Olli Rehn, who will be in Dublin next week to supervise the budget planning

Next month, the government will unveil its much-anticipated four-year plan to reduce the annual budget deficit to the 3% required by the Stability and Growth Pact. The €15bn adjustment, confirmed by Taoiseach Brian Cowen last week, is expected to be tilted heavily towards cuts in next year's budget to appease bond markets and enable the country to borrow the billions it needs to survive.


It is also meant to impress EU commissioners such as Olli Rehn, who will be in Dublin next week to supervise the planning, and the ECB, which is still lending heavily to Irish financial institutions.
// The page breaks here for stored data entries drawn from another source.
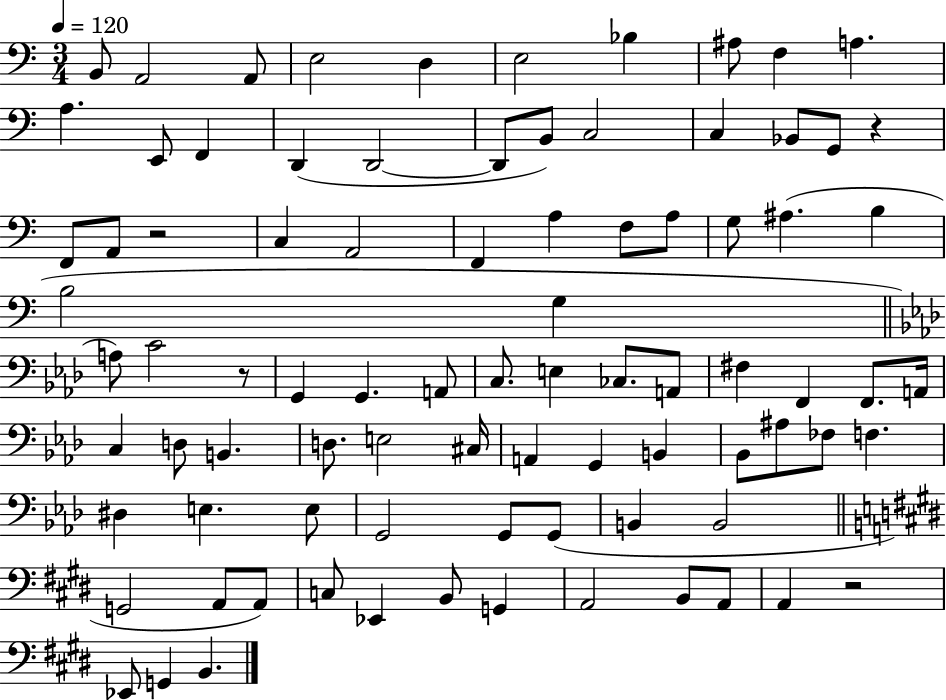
X:1
T:Untitled
M:3/4
L:1/4
K:C
B,,/2 A,,2 A,,/2 E,2 D, E,2 _B, ^A,/2 F, A, A, E,,/2 F,, D,, D,,2 D,,/2 B,,/2 C,2 C, _B,,/2 G,,/2 z F,,/2 A,,/2 z2 C, A,,2 F,, A, F,/2 A,/2 G,/2 ^A, B, B,2 G, A,/2 C2 z/2 G,, G,, A,,/2 C,/2 E, _C,/2 A,,/2 ^F, F,, F,,/2 A,,/4 C, D,/2 B,, D,/2 E,2 ^C,/4 A,, G,, B,, _B,,/2 ^A,/2 _F,/2 F, ^D, E, E,/2 G,,2 G,,/2 G,,/2 B,, B,,2 G,,2 A,,/2 A,,/2 C,/2 _E,, B,,/2 G,, A,,2 B,,/2 A,,/2 A,, z2 _E,,/2 G,, B,,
While taking 10% of GDP out of the gap between revenue and spending will get Ireland back in the good graces of the EU and its Frankfurt funders, its effect on the business environment in the country is less certain. Economists are expressing concerns that by imposing necessarily severe fiscal discipline on unsustainable public finances, the overall economy could take an even worse battering, jeopardising the chances of a much-hoped-for recovery.


Cowen admitted as much in the Dáil last week when he said: "While the degree of frontloading may dampen economic growth in 2011, it will give the necessary confidence to the international markets and secure our funding position."


The government has made its choice: borrowing in the bond markets trumps repairing our damaged economy in the short term.


NCB economist Brian Devine estimated that GDP growth next year would come in below 2% and only average 2.1% out to 2014, the period in which the budget consolidation must take place to meet EU standards. Recovery level growth, he wrote in a note to clients last week, was unlikely to return until the second half of the decade.


"While it is perverse to say that it is good news when the government is taking out nearly 10% of GDP in fiscal consolidation measures, the reality is that regardless of outcomes, the action needs to be taken," he said. "The problem in the meantime is that the measures could drive economic growth even lower than we expect in the period to 2014."


One of the big problems facing Ireland, and a key reason driving the dramatic fiscal adjustment, according to Dolmen head of research Oliver Gilvarry, is lower economic growth both at home and abroad, plus the high cost of debt for the Irish sovereign and its corporations.


Growth in the UK, one of Ireland's biggest trading partners, was an anaemic 0.8% in the third quarter – a drop from 1.2% in the second-quarter, but ahead of expectations. The US recovery appears to have stalled also, prompting calls for a new stimulus package from Congress or, more drastically, another round of money printing from the Federal Reserve. For an export-led recovery, Ireland needs the UK and the US to buy more of our products and services.


"International developments are crucial to Ireland's growth and fiscal prospects, said Davy economist Aidan Corcoran last week. " If UK demand continues to hold up, it will help to cushion the direct withdrawal of money from the economy that the budget will entail."


Better prospects abroad are almost a requirement for the government's plan to work. Finance minister Brian Lenihan has said the plan is predicated on average growth of 2.75% a year – nothing spectacular, but still lower than the consensus of analysts. The country is in something of a Catch 22: we need growth to make the budget adjustments work so we can borrow our way through the crisis, but our budget adjustments and borrowing are likely to have a dampening effect on economic activity.


"We still think that it will be a tall order for Ireland to meet the 2014 deadline, given the fragility of both the domestic and global economy," said Bloxham chief economist Alan McQuaid. "Ireland will have to generate economic growth if the budgetary target is to be met though there will be a better chance of this being achieved if tax increases are kept to a minimum."


Cowen and Lenihan have indicated more emphasis will be placed on spending cuts than tax rises, but the latter have not been ruled out.


With consumer demand still in a slump, according to retail sales figures released last Friday, less disposable income in the next three years means spending – and the domestic market – is likely to remain depressed.